China warns US trade deals off if tariff hike goes ahead
China's government renewed its threat Thursday to scrap deals with Washington aimed at defusing a sprawling trade dispute as the White House prepared to release a list of Chinese goods targeted for tariff hikes.
President Donald Trump has threatened to raise tariffs on up to $150 billion of Chinese goods in response to complaints about Beijing's trade surplus and technology policy. As part of that, the White House is due to issue a list on Friday of $50 billion of Chinese goods targeted for a 25 percent tariff.
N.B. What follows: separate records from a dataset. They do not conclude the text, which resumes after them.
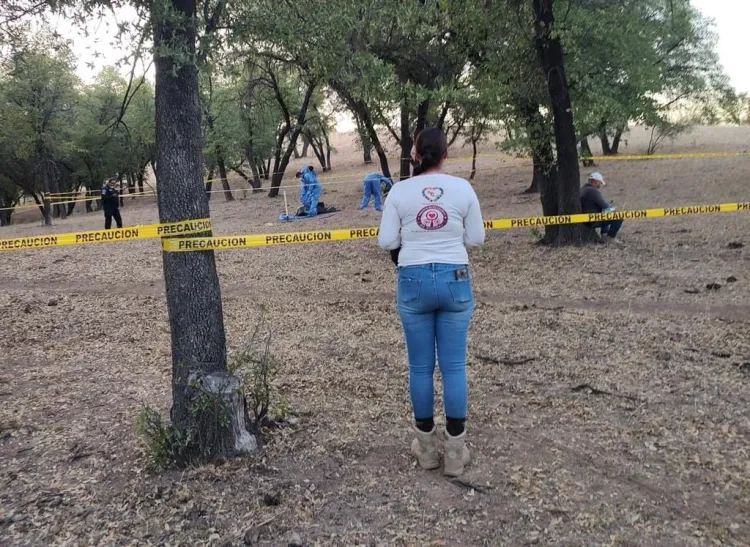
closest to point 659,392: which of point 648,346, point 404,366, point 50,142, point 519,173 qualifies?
point 648,346

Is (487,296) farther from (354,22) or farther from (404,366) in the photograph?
(354,22)

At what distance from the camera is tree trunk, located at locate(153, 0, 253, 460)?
339cm

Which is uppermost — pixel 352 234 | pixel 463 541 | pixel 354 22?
pixel 354 22

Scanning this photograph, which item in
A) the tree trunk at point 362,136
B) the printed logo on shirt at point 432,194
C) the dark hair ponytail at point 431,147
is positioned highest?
the tree trunk at point 362,136

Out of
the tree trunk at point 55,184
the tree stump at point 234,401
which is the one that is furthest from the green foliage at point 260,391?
the tree trunk at point 55,184

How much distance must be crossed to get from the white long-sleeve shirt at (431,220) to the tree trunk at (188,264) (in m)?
1.10

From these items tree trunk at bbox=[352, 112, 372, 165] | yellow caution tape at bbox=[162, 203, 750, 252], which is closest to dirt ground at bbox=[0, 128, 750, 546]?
yellow caution tape at bbox=[162, 203, 750, 252]

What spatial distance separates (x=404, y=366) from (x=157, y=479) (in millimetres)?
2223

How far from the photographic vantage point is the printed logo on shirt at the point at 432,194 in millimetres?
3070

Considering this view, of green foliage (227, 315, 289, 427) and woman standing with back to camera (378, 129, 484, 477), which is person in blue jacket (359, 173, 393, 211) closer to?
green foliage (227, 315, 289, 427)

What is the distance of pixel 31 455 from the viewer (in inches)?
150

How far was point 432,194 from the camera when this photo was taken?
3078 millimetres

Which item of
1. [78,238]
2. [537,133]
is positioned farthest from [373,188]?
[78,238]

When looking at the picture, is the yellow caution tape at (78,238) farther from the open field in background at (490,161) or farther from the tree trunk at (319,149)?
the tree trunk at (319,149)
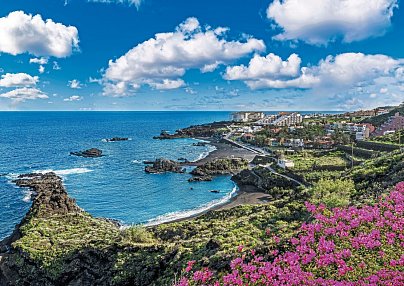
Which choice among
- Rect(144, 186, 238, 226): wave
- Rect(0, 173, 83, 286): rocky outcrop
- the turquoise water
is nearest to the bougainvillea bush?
Rect(0, 173, 83, 286): rocky outcrop

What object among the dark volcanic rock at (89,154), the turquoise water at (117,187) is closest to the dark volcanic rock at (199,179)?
the turquoise water at (117,187)

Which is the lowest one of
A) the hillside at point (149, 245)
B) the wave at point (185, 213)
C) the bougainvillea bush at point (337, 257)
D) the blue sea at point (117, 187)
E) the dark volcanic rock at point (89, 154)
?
the wave at point (185, 213)

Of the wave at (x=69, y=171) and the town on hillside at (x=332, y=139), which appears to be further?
the wave at (x=69, y=171)

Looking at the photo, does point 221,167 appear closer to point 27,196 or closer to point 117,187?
point 117,187

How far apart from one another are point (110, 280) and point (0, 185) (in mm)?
56294

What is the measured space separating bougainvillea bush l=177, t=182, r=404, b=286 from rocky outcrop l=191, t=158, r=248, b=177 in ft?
210

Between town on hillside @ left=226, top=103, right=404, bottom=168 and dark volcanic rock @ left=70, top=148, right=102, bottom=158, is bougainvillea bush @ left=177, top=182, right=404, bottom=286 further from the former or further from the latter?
dark volcanic rock @ left=70, top=148, right=102, bottom=158

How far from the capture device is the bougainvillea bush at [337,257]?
10219 millimetres

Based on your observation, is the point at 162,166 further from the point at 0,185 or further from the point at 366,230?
the point at 366,230

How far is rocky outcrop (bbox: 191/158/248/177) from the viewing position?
3108 inches

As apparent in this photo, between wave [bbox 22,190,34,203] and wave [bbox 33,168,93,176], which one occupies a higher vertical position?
Result: wave [bbox 33,168,93,176]

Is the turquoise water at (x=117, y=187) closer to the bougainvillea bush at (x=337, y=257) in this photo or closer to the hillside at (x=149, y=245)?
the hillside at (x=149, y=245)

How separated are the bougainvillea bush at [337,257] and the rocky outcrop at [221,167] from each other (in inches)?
2518

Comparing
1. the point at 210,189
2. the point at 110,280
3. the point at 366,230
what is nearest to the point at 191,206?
the point at 210,189
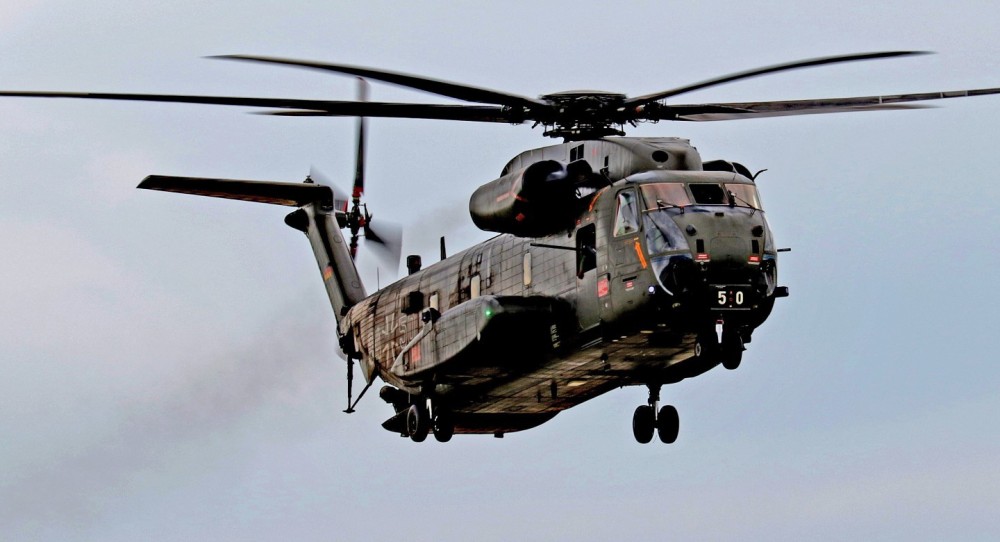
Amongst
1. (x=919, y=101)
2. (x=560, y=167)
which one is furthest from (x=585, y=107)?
(x=919, y=101)

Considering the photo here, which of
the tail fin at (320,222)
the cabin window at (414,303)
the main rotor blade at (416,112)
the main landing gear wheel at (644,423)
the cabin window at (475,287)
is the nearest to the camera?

Beijing has promised to buy more American soybeans, natural gas and other exports but warned after June 3 talks between U.S. Commerce Secretary Wilbur Ross and China's top economic official, Vice Premier Liu He, that all deals were off if Trump's threatened tariffs went ahead.
"We made clear that if the U.S. rolls out trade sanction including the imposition of tariffs, all outcomes reached by the two sides in terms of trade and economy will not come into effect," said a foreign ministry spokesman, Geng Shuang. "I just want to repeat this point today."
Beijing also has announced plans to cut import duties on autos and some consumer goods and to ease limits on foreign ownership in auto manufacturing, insurance and some other industries, though those don't directly address U.S. complaints.